Exploring the relationship between art in two and three dimensions, Sculpture in Painting is not so much concerned with comparing the two disciplines, but with the dialogue between them.  The exhibition, the first at the Henry Moore Institute to consist only of paintings, brings together some thirty works from the 1500s to the present day, by a range of influential artists including Hogarth, Vuillard and Henning.

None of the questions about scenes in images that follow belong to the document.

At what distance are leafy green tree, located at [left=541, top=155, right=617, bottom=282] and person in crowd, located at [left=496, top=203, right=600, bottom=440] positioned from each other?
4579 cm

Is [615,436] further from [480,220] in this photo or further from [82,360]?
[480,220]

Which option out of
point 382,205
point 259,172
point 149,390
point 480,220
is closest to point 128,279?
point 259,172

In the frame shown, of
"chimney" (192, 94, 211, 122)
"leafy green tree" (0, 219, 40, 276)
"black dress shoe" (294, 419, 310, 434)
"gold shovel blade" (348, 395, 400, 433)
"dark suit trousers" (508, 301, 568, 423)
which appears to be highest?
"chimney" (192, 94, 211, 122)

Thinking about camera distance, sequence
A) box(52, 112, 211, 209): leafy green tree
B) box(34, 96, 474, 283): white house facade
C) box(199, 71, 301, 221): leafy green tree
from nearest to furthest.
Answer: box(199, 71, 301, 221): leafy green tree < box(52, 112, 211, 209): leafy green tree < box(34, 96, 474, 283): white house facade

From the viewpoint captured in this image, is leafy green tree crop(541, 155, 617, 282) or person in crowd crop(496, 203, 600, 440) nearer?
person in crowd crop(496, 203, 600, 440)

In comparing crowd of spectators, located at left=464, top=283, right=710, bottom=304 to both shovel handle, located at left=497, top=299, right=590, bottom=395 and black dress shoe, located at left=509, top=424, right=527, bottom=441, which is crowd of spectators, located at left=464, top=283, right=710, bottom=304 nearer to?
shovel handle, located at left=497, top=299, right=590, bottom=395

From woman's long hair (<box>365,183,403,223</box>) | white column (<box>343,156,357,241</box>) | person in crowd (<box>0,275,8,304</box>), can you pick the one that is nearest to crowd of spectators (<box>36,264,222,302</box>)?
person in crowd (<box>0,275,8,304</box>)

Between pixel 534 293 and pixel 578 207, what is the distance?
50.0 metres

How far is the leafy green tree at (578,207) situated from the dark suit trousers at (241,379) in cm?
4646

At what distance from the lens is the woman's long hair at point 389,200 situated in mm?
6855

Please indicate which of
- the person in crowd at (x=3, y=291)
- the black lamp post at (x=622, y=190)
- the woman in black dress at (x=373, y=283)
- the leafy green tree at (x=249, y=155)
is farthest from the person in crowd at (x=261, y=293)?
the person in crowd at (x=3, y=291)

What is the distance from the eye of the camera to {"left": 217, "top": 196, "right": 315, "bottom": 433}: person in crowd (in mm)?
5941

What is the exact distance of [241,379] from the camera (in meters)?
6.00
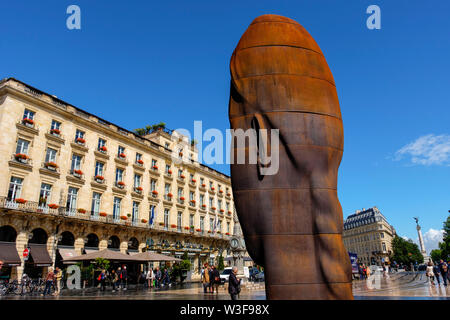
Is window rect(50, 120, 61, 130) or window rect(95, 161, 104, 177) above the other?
window rect(50, 120, 61, 130)

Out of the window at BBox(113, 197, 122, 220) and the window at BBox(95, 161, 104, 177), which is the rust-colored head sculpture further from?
the window at BBox(113, 197, 122, 220)

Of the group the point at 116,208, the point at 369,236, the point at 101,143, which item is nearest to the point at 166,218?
the point at 116,208

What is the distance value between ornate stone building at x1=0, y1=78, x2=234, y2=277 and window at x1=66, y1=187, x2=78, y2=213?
96 mm

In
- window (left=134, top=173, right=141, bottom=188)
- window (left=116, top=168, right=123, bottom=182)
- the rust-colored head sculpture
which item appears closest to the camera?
the rust-colored head sculpture

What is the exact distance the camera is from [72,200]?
3253 cm

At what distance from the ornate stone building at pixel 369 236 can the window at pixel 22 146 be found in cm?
10368

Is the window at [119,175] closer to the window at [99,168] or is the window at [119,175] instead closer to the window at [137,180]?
the window at [137,180]

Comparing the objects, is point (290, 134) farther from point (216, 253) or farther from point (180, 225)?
point (216, 253)

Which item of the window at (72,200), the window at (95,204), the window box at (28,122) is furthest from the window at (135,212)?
the window box at (28,122)

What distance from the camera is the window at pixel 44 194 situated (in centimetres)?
2942

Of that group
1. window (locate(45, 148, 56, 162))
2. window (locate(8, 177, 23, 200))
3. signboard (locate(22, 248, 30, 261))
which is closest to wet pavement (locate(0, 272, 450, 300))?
signboard (locate(22, 248, 30, 261))

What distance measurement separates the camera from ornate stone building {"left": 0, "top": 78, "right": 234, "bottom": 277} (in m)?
27.7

The display includes important national and international loans and will give UK gallery visitors the first opportunity to see The National Gallery’s ‘La Schiavona’ by Titian on display outside London since the 1940s.

 

 The exhibition begins by looking at the juxtaposition of inanimate sculpture and the ‘living’ human subject.  Taking the Pygmalion story and the idea of humans bringing sculpture to life as a starting point, the display then shifts towards portraits which show people – very often sculptors but also artists’ models – close to ‘their’ sculptures.  The selection also shows how sculptural motifs have been used to suggest the afterlife of the sitter or to foreground their virtues or achievements.  Here Frederic Leighton’s depiction of the Parthenon frieze lends his self-portrait academic weight, whilst in Giorgio de Chirico’s ‘Petrifying Self-Portrait’ the artist involuntarily becomes a statue himself. 

 

The second section of the show looks at more abstract manifestations of sculpture in painting, revealing the ways in which sculpture has influenced two-dimensional representation. Works here range from de Wit’s amazingly illusionistic depictions of imaginary sculptures to portraits by artists such as Hogarth and Hamilton in which the sitters, male or female, are portrayed as statuesque.

 

Finally, Sculpture in Painting brings together a range of ‘portraits’ of sculpture.  The quiet composition of William Nicholson’s ‘Statuettes and Rodin Bronze’ from the early twentieth century and Tim Braden’s considered, contemporary depictions of historical sculptures contrast with Edouard Vuillard’s virtuoso brushstrokes suggesting statuettes on a mantelpiece.  Taking sculpture’s depiction in painting right up to the present day, the exhibition clearly demonstrates that the two media still have a fascinating interplay.